I often wonder if I too easily approximate ~80 years as infinity in my reasoning about life, and that I’m not appropriately taking into account an 80 year life span (or much shorter if you subtract sleep, how old you are now, and years of life you think you’ll be healthy enough to have control over).
TLDR: I think it’s hard to reason about spans of time that are longer than we’ve experienced but shorter than infinity, and I don’t know what to do about it.
Your intuitive notion of how long a year is already takes into account time lost from sleep, so you shouldn’t explicitly subtract that off.
Imagine a large paper divided into 100 x 100 squares.
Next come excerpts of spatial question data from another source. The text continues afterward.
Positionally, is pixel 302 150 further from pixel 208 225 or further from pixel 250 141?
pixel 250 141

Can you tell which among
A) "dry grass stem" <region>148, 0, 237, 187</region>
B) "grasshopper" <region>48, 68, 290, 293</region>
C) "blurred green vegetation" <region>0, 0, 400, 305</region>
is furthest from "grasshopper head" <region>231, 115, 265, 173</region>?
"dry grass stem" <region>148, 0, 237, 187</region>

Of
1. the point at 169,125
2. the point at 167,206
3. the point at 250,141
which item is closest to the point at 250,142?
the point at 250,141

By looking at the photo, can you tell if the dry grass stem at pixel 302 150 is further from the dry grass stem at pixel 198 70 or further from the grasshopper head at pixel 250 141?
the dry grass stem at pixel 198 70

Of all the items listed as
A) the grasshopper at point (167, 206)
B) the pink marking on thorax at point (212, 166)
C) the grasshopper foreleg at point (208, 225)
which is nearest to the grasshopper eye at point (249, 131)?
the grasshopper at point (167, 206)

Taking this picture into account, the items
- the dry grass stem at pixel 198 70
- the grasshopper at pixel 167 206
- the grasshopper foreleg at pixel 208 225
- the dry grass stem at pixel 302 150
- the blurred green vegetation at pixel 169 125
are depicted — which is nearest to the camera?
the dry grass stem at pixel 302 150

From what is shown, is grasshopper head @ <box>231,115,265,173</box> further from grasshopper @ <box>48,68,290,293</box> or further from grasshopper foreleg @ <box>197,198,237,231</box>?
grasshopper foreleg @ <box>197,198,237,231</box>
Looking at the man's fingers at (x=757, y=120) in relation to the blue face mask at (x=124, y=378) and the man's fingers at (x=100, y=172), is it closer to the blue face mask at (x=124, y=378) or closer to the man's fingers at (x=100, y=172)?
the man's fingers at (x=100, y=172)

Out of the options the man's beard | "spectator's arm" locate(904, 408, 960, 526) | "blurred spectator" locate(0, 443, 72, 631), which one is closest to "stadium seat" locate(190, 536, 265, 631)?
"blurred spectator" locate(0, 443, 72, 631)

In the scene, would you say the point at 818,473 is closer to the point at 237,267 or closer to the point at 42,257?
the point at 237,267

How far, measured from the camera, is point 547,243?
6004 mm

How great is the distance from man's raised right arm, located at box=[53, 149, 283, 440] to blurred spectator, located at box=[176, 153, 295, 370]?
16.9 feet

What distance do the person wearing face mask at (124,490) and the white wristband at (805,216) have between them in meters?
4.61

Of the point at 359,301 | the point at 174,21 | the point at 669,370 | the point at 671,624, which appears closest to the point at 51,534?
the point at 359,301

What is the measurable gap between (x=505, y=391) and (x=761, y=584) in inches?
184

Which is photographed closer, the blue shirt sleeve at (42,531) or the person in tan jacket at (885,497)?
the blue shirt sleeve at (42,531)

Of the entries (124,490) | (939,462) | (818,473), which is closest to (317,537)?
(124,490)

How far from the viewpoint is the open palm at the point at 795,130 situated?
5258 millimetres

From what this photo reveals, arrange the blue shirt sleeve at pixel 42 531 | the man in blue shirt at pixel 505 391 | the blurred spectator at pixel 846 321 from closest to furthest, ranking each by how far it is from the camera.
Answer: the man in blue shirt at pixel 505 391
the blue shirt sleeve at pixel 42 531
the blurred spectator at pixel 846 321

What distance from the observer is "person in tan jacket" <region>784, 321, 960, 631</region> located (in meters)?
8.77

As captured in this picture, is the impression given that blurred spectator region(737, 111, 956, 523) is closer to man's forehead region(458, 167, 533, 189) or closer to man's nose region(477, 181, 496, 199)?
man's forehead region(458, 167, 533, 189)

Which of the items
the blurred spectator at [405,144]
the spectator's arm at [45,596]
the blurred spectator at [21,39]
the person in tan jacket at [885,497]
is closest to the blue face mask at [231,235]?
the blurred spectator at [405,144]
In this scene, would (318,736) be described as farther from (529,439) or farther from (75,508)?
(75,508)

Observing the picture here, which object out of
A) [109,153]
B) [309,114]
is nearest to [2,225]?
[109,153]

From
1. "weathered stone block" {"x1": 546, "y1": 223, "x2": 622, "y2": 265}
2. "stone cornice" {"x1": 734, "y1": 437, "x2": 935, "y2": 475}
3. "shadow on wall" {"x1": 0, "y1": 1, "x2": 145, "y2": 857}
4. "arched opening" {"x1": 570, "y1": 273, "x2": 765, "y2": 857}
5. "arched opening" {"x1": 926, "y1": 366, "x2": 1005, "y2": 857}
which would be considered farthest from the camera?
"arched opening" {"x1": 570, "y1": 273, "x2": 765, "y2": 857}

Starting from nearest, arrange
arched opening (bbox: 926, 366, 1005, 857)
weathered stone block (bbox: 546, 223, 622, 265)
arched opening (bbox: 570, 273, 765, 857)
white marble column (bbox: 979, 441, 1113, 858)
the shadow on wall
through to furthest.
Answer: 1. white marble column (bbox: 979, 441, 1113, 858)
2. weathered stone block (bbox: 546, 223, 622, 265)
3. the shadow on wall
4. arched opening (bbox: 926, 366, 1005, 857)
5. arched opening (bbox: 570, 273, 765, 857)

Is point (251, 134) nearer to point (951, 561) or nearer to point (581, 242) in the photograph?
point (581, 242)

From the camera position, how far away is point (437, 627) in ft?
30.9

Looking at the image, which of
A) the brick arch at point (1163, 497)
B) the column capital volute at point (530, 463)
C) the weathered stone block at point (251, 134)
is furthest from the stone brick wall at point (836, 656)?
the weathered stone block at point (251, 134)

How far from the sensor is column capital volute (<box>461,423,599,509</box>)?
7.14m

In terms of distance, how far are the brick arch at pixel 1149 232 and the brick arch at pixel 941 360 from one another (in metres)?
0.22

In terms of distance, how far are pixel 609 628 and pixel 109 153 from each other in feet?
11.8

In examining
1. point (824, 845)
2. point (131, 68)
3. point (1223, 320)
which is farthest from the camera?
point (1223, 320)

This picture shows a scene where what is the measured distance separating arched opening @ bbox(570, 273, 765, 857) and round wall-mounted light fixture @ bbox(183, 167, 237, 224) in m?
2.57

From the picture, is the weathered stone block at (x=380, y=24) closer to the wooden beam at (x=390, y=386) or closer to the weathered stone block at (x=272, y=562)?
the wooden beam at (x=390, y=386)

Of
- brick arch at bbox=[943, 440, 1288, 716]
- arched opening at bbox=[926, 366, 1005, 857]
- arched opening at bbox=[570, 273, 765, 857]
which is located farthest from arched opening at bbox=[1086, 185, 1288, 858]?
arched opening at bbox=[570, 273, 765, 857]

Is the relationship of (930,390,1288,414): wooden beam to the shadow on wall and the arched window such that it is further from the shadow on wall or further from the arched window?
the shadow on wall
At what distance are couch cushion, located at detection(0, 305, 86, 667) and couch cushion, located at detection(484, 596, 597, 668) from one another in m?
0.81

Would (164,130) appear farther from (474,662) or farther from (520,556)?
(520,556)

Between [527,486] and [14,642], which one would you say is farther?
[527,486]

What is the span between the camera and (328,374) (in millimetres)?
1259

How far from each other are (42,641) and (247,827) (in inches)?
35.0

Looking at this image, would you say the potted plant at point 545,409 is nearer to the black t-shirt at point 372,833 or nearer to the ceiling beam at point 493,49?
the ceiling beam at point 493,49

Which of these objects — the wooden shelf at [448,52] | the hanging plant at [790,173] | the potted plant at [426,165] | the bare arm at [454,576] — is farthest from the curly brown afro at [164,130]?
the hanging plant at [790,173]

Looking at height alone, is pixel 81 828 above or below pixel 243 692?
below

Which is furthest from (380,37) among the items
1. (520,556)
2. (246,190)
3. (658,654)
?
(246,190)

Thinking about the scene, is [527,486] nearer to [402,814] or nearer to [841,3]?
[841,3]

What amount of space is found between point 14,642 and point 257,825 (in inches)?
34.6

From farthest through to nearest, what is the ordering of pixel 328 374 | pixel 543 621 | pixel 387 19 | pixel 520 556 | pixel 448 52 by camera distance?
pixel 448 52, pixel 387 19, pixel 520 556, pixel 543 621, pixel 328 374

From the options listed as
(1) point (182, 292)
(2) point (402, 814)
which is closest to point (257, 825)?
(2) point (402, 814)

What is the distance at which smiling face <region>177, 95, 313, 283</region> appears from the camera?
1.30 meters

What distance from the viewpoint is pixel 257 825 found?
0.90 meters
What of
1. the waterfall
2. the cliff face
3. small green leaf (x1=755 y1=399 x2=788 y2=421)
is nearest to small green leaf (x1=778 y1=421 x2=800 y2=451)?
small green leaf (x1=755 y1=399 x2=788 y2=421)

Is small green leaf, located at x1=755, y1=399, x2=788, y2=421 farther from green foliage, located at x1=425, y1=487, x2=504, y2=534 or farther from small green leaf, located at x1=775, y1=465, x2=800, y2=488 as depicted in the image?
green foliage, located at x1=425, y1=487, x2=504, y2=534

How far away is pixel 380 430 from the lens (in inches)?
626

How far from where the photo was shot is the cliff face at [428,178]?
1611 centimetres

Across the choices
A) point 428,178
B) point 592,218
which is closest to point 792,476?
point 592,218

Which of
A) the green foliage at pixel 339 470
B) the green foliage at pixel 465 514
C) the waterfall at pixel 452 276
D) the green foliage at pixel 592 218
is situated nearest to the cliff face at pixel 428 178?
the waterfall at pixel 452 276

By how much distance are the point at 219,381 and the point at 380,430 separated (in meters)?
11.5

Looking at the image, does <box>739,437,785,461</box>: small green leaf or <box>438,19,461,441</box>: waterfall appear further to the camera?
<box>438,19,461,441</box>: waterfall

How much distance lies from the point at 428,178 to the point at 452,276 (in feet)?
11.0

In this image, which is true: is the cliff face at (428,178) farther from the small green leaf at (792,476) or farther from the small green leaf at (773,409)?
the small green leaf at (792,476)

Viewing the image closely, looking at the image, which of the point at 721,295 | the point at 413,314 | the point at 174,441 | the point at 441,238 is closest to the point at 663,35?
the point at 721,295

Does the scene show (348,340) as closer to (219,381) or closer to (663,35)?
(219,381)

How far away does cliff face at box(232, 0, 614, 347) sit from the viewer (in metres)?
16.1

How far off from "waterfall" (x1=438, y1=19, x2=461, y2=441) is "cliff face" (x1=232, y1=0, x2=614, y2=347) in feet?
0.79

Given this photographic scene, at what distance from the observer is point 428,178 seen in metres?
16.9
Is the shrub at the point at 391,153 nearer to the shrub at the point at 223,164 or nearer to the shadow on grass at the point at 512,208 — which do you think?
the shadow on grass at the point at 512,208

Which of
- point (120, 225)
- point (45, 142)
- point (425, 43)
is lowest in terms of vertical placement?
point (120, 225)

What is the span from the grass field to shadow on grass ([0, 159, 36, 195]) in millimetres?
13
One of those squares, most likely at the bottom part of the paper, contains an invisible mark. Every day you remove a square. When you remove the one with the invisible mark, you die.
(If you are a student, you have more expected days remaining, but you should be aware that they will be on average less useful than the ones you have now, because generally, as you grow older, you have gradually more duties and worse health. So you probably should imagine 100 x 100 days, even if you have more, to compensate for this bias.)
Too much or too little? Think about the activities and plans you were doing recently, to calibrate yourself how many squares would each of them cost. (Include the days when you were too tired or too busy to do anything useful, because those days passed too.) This gives you an idea about how much can you do. Now think about the things you did 10 years ago; how happy you are you did them; how many of them do you even remember. This gives you an idea about how you will feel 20 or 30 years later about how you spend your time now.
I don’t think that probability is low.
But even if it would be low, not tormenting yourself with the idea that you will die is not the same thing as completely accepting death.
Not if you think slightly increasing the probability of death being cured is more important than being happy. (I’m not saying I think this.)
And if you think that being happy (as a result of psychologically accepting death) reduces the probability of death being cured.